### ISTRUZIONI DI LAVORO
(a) Stabilisci se ognuna di queste affermazioni concorda con il brano sulla politica estera americana. Rispondi sì o no e riporta alla lettera le parole del brano che lo decidono. (i) Il ponte aereo è riuscito a evacuare più di 120.000 persone. (ii) Barack Obama è stato il primo a mettere in pratica il «Restraint». (iii) Graham Allison è un professore di Yale.
(b) Per favore, trascrivi senza modifiche un passo del brano sulla politica estera americana: parti dalle parole "Ma come ricorda" e fermati dopo le parole "importante e complesso.".

### BRANO DI LETTURA

⁂

Ma come ricorda ai suoi studenti Graham Allison, professore emerito di Harvard, «tutti questi interessi sono importanti, ma alcuni interessi sono più importanti di altri». Il più importante, sostiene, è riconoscere che la «competizione strategica con la Cina determinerà il nostro futuro». E non c’è dubbio che, per la sicurezza nazionale americana, la sfida della Cina sia il problema (militare, tecnologico ed economico) più importante e complesso.

Non per caso, Biden continua a ripetere che la grande lotta del secolo sarà quella tra le forze della democrazia e quelle della tirannia.

Ovviamente, se le cose fossero andate per il verso giusto, con un ritiro relativamente ordinato e un passaggio delle consegne relativamente senza scossoni alle forze armate afghane, Biden sarebbe stato celebrato per il suo realismo kissingeriano.

Ma come sanno i militari americani, «the enemy also gets a vote». E non si può pretendere che gli americani (ed il mondo) si concentrino sulla strategia nei confronti della Cina mentre gli schermi televisivi sono pieni di immagini disperate e si cerca di salvare gli americani rimasti e quanti più alleati afghani possibile con quella che lo stesso Biden ha definito «una delle operazioni di ponte aereo più difficili della storia» (che è riuscita ad evacuare più di 120.000 persone).

Tuttavia, il presidente americano ha ragione da vendere quando dice che i leader di Cina e Russia non avrebbero desiderato di meglio che vedere l’America «ancora impantanata» in Afghanistan. 

LAmerica è tornata, ma non come prima.

Bisogna partire da qui e dal fatto che oggi l’America non ha più la scala, la forza e neppure il consenso interno per agire come Atlante che regge sulle spalle il mondo, fungendo contemporaneamente da locomotiva economica e da garante della sicurezza militare (per ragioni strutturali che ho riassunto in questo vecchio articolo).

È da un pezzo che gli americani vogliono tornare alla «normalità»; che gli studiosi (da Barry Posen a Michael Mandelbaum) teorizzano quel «Restraint» che Barack Obama ha messo in pratica per primo. Ed è da tempo che, una dopo l’altra, le amministrazioni USA fanno a gara per rassicurare gli americani che si sarebbero concentrate sulla politica interna, occupandosi di politica estera il meno possibile.

Tutti i presidenti americani degli ultimi vent’anni hanno annunciato che era venuto il momento di andarsene dall’Afghanistan per dedicarsi al «nation building» in patria. Joe Biden lo ha fatto davvero, ponendo fine a una guerra che tutti i suoi predecessori sapevano che non stava portando da nessuna parte. «Non c’è più una linea di demarcazione tra politica estera e politica interna: ogni iniziativa che assumiamo nella nostra condotta all’estero, va presa con in mente le famiglie dei lavoratori americani», aveva detto, non per caso, nel suo primo significativo discorso dedicato alla politica estera. 

E anche il consigliere per la sicurezza nazionale Jake Sullivan aveva poi ribadito che la politica estera americana non ha alcuna possibilità di successo se la classe media non la vedrà promuovere i propri interessi, se cioè non «renderà migliore, più sicura e più comoda la vita delle famiglie americane».

⁂

(Domande spaziali basate su scene)
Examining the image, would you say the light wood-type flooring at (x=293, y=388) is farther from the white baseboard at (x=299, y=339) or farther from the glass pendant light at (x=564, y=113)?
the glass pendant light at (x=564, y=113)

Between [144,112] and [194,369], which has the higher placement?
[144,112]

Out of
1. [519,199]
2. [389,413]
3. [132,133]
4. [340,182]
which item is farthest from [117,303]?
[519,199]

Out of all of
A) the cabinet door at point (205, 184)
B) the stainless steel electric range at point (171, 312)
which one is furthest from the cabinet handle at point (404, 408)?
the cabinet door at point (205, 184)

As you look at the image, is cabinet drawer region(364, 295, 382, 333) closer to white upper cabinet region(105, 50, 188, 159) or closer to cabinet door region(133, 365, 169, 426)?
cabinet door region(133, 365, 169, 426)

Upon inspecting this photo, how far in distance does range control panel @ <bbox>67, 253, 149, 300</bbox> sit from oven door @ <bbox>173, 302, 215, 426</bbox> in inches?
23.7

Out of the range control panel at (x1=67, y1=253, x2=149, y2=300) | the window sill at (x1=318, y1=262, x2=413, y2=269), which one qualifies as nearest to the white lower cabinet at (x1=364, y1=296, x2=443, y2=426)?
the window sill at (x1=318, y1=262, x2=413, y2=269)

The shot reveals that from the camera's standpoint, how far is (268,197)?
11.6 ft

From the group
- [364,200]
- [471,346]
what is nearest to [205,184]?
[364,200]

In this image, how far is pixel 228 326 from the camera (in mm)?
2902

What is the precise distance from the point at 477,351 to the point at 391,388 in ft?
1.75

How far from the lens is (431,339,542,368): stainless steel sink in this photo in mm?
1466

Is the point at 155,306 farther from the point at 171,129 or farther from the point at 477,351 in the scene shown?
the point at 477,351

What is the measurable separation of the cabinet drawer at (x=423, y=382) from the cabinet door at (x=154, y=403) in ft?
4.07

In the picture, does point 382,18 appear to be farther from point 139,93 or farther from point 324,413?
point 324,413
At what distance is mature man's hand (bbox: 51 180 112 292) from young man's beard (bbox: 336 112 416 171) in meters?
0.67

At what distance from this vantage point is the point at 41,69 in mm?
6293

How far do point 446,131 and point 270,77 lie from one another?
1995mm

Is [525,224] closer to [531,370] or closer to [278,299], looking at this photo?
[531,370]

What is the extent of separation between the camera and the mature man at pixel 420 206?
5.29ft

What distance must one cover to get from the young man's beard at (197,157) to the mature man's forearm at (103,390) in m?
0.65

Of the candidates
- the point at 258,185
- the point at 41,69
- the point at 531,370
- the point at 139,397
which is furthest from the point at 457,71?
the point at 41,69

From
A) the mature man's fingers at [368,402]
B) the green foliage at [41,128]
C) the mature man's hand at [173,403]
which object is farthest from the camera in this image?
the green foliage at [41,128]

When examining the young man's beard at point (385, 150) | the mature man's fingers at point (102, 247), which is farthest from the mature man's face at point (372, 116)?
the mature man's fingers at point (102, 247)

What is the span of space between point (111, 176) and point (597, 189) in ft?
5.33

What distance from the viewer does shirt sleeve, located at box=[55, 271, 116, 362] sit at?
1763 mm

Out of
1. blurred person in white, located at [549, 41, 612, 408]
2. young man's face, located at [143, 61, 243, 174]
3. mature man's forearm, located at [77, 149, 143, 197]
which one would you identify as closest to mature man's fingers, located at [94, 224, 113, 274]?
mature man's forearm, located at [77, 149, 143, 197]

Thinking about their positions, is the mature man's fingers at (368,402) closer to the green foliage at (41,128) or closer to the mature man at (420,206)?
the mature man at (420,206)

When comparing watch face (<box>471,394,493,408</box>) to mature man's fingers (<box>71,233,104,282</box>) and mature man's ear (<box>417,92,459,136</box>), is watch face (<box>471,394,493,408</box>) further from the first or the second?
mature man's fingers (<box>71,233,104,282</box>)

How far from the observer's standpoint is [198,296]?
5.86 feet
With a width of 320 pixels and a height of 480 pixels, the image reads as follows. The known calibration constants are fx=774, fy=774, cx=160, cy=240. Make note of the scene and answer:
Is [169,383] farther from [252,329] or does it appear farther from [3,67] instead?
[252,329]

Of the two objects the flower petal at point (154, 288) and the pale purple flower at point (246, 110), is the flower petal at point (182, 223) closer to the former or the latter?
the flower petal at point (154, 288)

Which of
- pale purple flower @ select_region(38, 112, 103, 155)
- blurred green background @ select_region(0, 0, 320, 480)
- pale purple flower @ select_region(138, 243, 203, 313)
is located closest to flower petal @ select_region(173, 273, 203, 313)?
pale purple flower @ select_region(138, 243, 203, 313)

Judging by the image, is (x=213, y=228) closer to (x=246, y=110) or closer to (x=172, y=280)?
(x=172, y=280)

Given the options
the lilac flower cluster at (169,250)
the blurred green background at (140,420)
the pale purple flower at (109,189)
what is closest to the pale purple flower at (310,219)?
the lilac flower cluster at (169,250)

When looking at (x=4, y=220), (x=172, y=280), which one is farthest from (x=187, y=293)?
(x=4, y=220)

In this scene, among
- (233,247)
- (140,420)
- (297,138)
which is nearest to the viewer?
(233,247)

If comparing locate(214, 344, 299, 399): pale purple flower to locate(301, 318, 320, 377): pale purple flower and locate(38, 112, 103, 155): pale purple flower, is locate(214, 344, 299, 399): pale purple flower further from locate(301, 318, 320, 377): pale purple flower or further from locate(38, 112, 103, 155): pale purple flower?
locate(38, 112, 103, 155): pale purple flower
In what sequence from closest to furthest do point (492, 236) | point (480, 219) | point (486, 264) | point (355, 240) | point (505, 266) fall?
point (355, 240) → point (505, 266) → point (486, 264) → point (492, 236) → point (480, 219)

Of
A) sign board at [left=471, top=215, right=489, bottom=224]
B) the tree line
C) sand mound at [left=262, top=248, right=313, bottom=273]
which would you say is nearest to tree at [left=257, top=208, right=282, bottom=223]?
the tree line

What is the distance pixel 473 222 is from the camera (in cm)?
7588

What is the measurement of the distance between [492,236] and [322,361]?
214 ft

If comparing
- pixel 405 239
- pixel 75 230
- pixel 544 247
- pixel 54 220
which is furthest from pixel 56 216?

⁂

### SOLUZIONI COMPLETE
(a)
(i) Sì: «che è riuscita ad evacuare più di 120.000 persone».
(ii) Sì: «quel «Restraint» che Barack Obama ha messo in pratica per primo».
(iii) No: «Graham Allison, professore emerito di Harvard».

(b)
Ma come ricorda ai suoi studenti Graham Allison, professore emerito di Harvard, «tutti questi interessi sono importanti, ma alcuni interessi sono più importanti di altri». Il più importante, sostiene, è riconoscere che la «competizione strategica con la Cina determinerà il nostro futuro». E non c’è dubbio che, per la sicurezza nazionale americana, la sfida della Cina sia il problema (militare, tecnologico ed economico) più importante e complesso.